- _Jouw opdracht_
Kun je de regels van het materiaal vanaf de regel met "How far is each" tot en met het einde van het materiaal in een Markdown-tabel zetten, met de kolommen Rij voor het rijnummer en Regel voor de tekst? Laat lege regels weg.

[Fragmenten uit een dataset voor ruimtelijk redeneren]

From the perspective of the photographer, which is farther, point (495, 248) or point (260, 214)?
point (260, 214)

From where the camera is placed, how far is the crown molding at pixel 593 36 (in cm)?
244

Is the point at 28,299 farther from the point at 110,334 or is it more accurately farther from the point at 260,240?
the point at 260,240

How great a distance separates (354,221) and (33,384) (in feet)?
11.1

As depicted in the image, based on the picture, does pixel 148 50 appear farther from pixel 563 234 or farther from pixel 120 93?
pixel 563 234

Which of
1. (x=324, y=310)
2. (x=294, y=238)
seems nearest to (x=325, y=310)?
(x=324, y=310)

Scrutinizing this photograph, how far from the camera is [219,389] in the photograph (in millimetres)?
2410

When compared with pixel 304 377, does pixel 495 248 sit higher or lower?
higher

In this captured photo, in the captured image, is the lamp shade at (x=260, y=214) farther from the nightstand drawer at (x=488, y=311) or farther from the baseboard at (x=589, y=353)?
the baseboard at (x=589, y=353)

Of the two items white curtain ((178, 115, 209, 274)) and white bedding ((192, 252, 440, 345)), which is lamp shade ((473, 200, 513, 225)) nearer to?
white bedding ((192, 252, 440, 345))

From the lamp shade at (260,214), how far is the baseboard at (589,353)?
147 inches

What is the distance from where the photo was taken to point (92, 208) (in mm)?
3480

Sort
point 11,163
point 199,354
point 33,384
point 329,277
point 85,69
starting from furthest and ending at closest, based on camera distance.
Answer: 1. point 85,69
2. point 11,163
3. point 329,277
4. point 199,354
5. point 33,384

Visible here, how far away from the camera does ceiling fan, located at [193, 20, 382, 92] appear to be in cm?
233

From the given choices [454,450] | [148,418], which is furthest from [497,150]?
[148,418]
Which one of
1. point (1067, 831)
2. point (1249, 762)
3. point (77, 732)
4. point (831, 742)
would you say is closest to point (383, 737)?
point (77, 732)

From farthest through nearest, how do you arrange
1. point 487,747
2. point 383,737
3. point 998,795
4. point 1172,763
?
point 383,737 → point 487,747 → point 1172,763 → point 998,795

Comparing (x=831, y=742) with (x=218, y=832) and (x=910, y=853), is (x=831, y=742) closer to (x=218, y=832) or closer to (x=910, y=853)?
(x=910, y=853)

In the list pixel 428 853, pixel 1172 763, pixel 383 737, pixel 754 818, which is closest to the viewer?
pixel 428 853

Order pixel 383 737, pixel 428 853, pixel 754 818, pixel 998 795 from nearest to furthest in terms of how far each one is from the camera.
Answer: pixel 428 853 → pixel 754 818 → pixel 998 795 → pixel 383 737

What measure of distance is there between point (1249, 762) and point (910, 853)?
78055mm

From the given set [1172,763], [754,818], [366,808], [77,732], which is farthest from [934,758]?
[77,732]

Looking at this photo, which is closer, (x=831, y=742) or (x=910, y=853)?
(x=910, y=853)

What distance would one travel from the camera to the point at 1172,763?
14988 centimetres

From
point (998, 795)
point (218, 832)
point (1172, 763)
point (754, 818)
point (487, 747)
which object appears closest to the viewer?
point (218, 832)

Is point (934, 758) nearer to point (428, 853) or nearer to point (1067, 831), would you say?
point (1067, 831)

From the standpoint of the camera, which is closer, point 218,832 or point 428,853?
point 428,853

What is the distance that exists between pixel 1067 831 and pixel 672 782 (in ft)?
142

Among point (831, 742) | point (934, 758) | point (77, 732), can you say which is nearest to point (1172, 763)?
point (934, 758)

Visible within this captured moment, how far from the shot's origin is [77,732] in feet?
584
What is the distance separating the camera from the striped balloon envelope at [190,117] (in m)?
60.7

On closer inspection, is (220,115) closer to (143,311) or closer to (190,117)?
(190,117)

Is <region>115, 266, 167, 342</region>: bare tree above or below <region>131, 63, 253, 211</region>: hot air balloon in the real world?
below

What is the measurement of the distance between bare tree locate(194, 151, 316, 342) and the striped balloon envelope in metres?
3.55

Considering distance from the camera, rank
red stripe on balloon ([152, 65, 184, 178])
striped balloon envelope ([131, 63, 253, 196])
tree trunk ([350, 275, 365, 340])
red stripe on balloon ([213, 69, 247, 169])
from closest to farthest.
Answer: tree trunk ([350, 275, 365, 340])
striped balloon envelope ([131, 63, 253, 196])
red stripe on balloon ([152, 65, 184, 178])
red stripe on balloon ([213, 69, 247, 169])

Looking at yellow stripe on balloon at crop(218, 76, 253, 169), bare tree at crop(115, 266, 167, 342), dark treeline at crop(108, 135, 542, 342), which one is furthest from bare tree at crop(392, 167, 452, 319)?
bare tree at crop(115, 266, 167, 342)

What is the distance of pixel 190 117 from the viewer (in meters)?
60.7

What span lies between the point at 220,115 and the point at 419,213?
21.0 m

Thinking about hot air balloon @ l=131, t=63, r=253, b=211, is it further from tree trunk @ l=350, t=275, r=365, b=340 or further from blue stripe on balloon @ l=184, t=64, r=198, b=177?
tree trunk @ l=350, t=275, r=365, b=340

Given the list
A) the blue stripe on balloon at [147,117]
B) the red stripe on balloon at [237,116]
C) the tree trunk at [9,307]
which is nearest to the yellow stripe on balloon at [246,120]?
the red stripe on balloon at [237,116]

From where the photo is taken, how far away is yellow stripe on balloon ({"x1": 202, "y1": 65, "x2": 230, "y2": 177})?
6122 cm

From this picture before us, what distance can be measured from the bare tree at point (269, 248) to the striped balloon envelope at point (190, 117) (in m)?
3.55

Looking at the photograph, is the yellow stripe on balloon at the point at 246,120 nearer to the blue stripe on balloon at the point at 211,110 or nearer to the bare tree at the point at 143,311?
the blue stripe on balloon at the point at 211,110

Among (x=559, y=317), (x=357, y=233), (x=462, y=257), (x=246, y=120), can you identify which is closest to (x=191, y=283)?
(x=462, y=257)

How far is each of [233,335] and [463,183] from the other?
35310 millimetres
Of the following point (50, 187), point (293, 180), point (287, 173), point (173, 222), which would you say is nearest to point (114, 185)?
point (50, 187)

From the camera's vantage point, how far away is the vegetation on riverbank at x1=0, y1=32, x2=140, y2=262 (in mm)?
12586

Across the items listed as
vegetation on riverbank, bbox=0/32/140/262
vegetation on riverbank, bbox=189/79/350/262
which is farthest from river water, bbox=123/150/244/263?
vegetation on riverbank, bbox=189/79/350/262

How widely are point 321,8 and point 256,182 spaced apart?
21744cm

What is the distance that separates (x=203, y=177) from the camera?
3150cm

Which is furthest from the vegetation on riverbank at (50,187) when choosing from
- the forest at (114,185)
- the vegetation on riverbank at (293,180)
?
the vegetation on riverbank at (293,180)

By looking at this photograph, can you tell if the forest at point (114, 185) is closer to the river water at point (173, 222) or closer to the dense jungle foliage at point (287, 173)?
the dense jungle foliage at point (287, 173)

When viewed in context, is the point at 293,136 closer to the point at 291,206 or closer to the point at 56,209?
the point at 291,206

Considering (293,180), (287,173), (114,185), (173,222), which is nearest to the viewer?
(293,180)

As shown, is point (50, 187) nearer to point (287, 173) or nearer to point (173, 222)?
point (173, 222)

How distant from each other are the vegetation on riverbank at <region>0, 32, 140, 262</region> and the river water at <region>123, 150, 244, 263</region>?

- _Eindresultaat_
| Rij | Regel |
|---|---|
| 1 | How far is each of [233,335] and [463,183] from the other? |
| 2 | 35310 millimetres |
| 3 | Of the following point (50, 187), point (293, 180), point (287, 173), point (173, 222), which would you say is nearest to point (114, 185)? |
| 4 | point (50, 187) |
| 5 | From the camera's vantage point, how far away is the vegetation on riverbank at x1=0, y1=32, x2=140, y2=262 (in mm)? |
| 6 | 12586 |
| 7 | Across the items listed as |
| 8 | vegetation on riverbank, bbox=0/32/140/262 |
| 9 | vegetation on riverbank, bbox=189/79/350/262 |
| 10 | which is farthest from river water, bbox=123/150/244/263? |
| 11 | vegetation on riverbank, bbox=189/79/350/262 |
| 12 | How widely are point 321,8 and point 256,182 spaced apart? |
| 13 | 21744cm |
| 14 | What is the distance that separates (x=203, y=177) from the camera? |
| 15 | 3150cm |
| 16 | Which is furthest from the vegetation on riverbank at (50,187) when choosing from |
| 17 | - the forest at (114,185) |
| 18 | - the vegetation on riverbank at (293,180) |
| 19 | ? |
| 20 | the vegetation on riverbank at (293,180) |
| 21 | By looking at this photograph, can you tell if the forest at point (114, 185) is closer to the river water at point (173, 222) or closer to the dense jungle foliage at point (287, 173)? |
| 22 | the dense jungle foliage at point (287, 173) |
| 23 | When viewed in context, is the point at 293,136 closer to the point at 291,206 or closer to the point at 56,209? |
| 24 | the point at 291,206 |
| 25 | Considering (293,180), (287,173), (114,185), (173,222), which is nearest to the viewer? |
| 26 | (293,180) |
| 27 | As shown, is point (50, 187) nearer to point (287, 173) or nearer to point (173, 222)? |
| 28 | point (173, 222) |
| 29 | How distant from each other are the vegetation on riverbank at <region>0, 32, 140, 262</region> and the river water at <region>123, 150, 244, 263</region>? |